[START OF Selected text]

Stormsong (C L Polk)
Sequel to the highly-acclaimed Witchmark. Impossible to summarise without spoiling all of Witchmark, but I can say it follows a privileged young woman who has recently become the Not Prime Minister of a Not Edwardian England fantasy nation, as she tries to figure out whether change can come from within the system. Found it harder to like than the first because the heroine is so complicit in the badness of book one, but still good.
Not Your Sidekick (C B Lee)
Near-future post-apocalypse superhero shenanigans YA. The heroine is the daughter of minor-level superheroes who accidentally gets an internship with the local supervillains. Just plain (and queer) fun; also spends some time on the complexities of immigrant identity. I need to chase down the sequel.
*The City In the Middle of the Night (Charlie Jane Anders)
Sci-fi on an alien planet in the far future with human colonists, and...I presume the plot got somewhere, but I DNF’d when I realised the leads were in mortal danger and I was kinda hoping they’d all die so more interesting characters could take over. Also tries to be clever with language in a way that did not succeed for me, and maybe that was just me? But eh.

[END OF Selected text]
[START OF Extracted information]

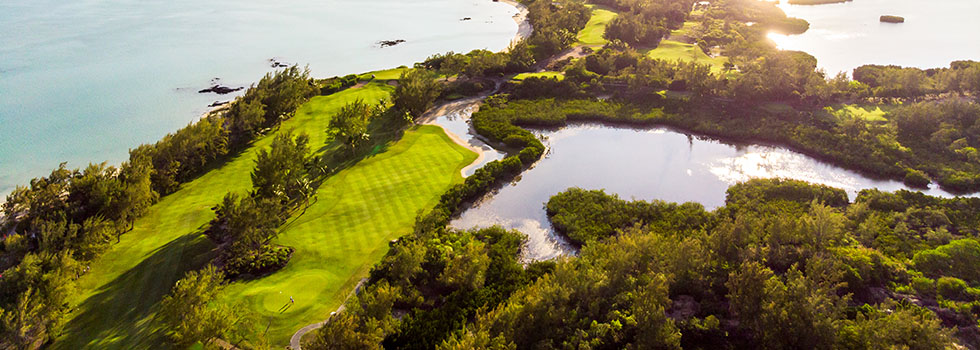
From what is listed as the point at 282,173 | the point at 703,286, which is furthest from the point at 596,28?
the point at 703,286

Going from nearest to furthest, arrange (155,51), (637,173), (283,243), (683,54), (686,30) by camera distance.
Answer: (283,243), (637,173), (155,51), (683,54), (686,30)

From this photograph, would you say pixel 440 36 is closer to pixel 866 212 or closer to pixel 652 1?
pixel 652 1

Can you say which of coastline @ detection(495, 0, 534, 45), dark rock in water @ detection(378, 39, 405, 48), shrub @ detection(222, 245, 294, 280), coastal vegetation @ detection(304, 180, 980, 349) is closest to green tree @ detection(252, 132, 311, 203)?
shrub @ detection(222, 245, 294, 280)

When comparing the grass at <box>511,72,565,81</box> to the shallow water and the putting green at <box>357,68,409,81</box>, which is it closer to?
the shallow water

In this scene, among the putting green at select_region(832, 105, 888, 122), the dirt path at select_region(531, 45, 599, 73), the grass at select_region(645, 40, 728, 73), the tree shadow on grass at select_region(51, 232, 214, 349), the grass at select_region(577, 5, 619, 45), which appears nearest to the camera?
the tree shadow on grass at select_region(51, 232, 214, 349)

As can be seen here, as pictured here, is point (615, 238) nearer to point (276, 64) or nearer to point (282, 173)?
point (282, 173)

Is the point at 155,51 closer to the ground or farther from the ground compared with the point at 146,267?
farther from the ground

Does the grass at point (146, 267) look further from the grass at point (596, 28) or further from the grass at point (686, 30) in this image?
the grass at point (686, 30)
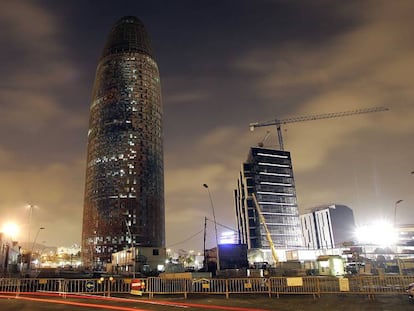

[END OF Extracted information]

● Tasks for this exercise:
A: Repeat the book reviews word for word, beginning at the words "Near-future post-apocalypse superhero" and stopping after "(Charlie Jane Anders)".
B: Convert the records into a Markdown table with the columns Number and Record line, beginning at the line that has "As can be seen" and stopping after the end of the records, one row per line with blank lines left out. Leave the pictures out of the table.
These records are unrelated to the book reviews.

● Answers for the exercise:
A:
Near-future post-apocalypse superhero shenanigans YA. The heroine is the daughter of minor-level superheroes who accidentally gets an internship with the local supervillains. Just plain (and queer) fun; also spends some time on the complexities of immigrant identity. I need to chase down the sequel.
*The City In the Middle of the Night (Charlie Jane Anders)

B:
| Number | Record line |
|---|---|
| 1 | As can be seen here, as pictured here, is point (615, 238) nearer to point (276, 64) or nearer to point (282, 173)? |
| 2 | point (282, 173) |
| 3 | Is the point at 155,51 closer to the ground or farther from the ground compared with the point at 146,267? |
| 4 | farther from the ground |
| 5 | Does the grass at point (146, 267) look further from the grass at point (596, 28) or further from the grass at point (686, 30) in this image? |
| 6 | the grass at point (686, 30) |